Dear Diary
The second I walked in the front door, I knew something was wrong. The house was too quiet. I don't know what I expected, but I sure as hell didn't expect this.
I walked into the bedroom and my diary was sitting in the middle of the bed, with Sam's ring sitting on top of it. It was like being punched in my goddamn guts.
My stomach dropped, and I couldn't breathe. I knew what it meant right away. He knows. He knows everything.
I sat on the bed, staring at his ring. How could I be so stupid? How could I think I could keep this hidden from him? I should've known better. Sam wasn't blind, he's very smart. But he trusted me, believed in us, and I took his trust and shattered it.
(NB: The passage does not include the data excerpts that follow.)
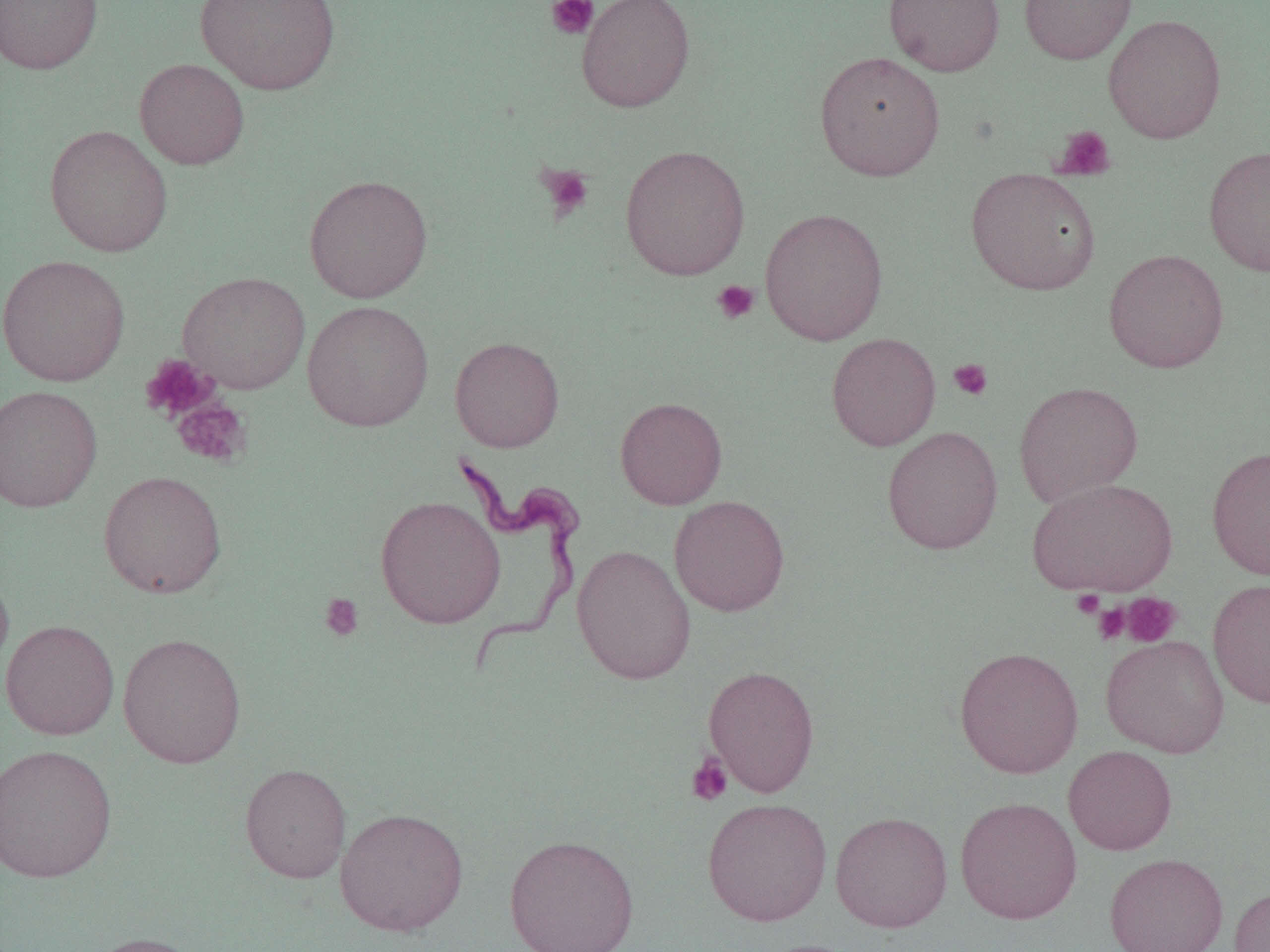

slide-level diagnosis = Trypanosoma brucei
field of view = single
uninfected red blood cell locations = approximate bounding boxes as (x1,y1)-(x2,y2) corner pairs in pixels: (0,0)-(103,75), (194,0)-(341,94), (576,0)-(695,112), (883,0)-(1004,76), (1018,0)-(1137,64), (1104,14)-(1226,144), (814,50)-(946,181), (135,58)-(249,169), (44,124)-(174,257), (619,144)-(751,280), (1204,144)-(1270,277), (965,168)-(1101,295), (303,174)-(434,303), (759,207)-(888,345), (1103,248)-(1229,373), (0,254)-(131,387), (177,271)-(310,394), (302,300)-(435,432), (826,332)-(941,451), (449,336)-(564,452), (1014,381)-(1143,507), (0,385)-(102,512), (615,396)-(727,510), (881,425)-(1003,555), (1207,445)-(1270,580), (98,470)-(227,599), (1027,477)-(1177,597), (375,495)-(506,629), (669,495)-(790,616), (572,544)-(697,685), (0,567)-(14,681), (1208,577)-(1270,709), (0,619)-(120,740), (117,632)-(247,768), (1100,635)-(1229,758), (954,646)-(1084,779), (703,664)-(820,797), (0,743)-(118,883), (1063,746)-(1177,855), (240,762)-(352,883), (954,796)-(1082,925), (702,797)-(832,926), (335,807)-(469,937), (830,810)-(953,932), (504,834)-(639,952), (1104,852)-(1228,952), (1229,885)-(1270,952), (82,932)-(205,952), (755,938)-(864,952)
platelet locations = approximate bounding boxes as (x1,y1)-(x2,y2) corner pairs in pixels: (545,0)-(599,40), (1053,125)-(1116,181), (536,163)-(594,221), (712,280)-(760,325), (140,354)-(220,423), (948,358)-(993,400), (171,397)-(252,469), (1072,590)-(1105,618), (318,592)-(365,642), (1120,592)-(1182,647), (1094,602)-(1130,645), (687,753)-(733,806)
Trypanosoma brucei locations = approximate bounding boxes as (x1,y1)-(x2,y2) corner pairs in pixels: (452,446)-(587,679)
modality = optical microscopy
image size = 1270×952 pixels
preparation = thin blood film
magnification = 1000xAssess for malaria.
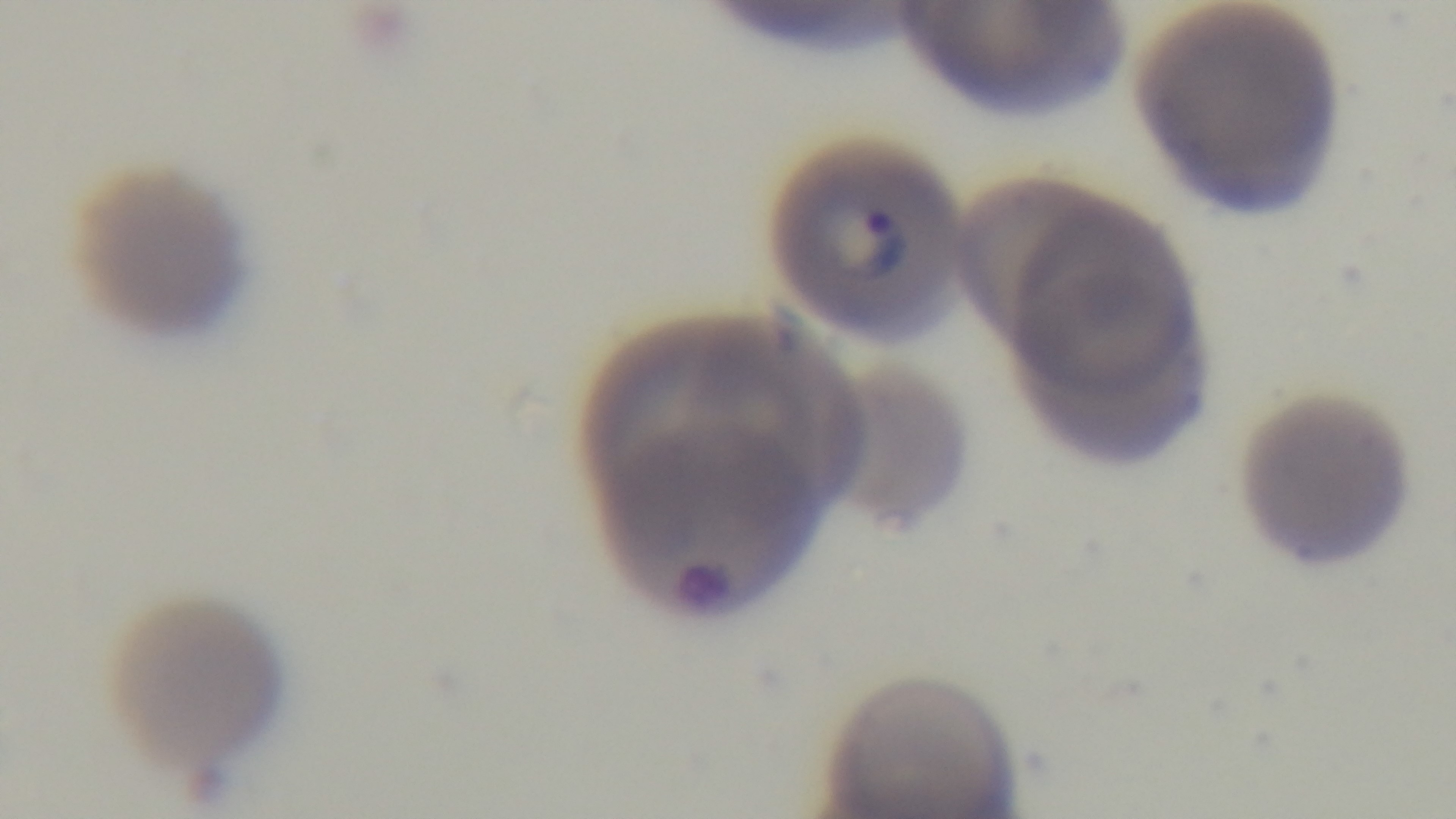
Infected.

{
  "objective": "100x oil immersion",
  "capture": "mounted 4K digital camera",
  "stain": "Giemsa",
  "modality": "light microscopy",
  "preparation": "thin blood film",
  "field_of_view": "single"
}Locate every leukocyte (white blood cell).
What the hell was I thinking? I mean, I know what I was thinking. Phil made me feel something I hadn't felt in a long time. There was this excitement, this pull I couldn't resist. It was like I was someone new when I was with him, someone different. And yeah, I felt things for him, things I can't even fully explain, but what I felt for Phil was never more than what I feel for Sam.
And the truth is, I've been telling myself this whole time that Phil filled some void in my life, but now I realize... that wasn't it. I wasn't in love with him. I was in love with the escape, the excitement, the idea. It was never real.
Phil was always going home to Gloria, and to their kid. He has this whole life that he's protecting, and I was just... what? A distraction? Something on the side?
SHIT! I was the OTHER WOMAN.
Phil probably thinks he can keep this going, that I'll still be here, sneaking around with him like before. He doesn't know I've already made my choice. I've chosen Sam. I always would have chosen Sam. I just didn't realize it until now, until I'd already done so much damage. I'll never get that time back. I'll never undo what I've done. But I can stop this now, before it destroys more lives than it already has.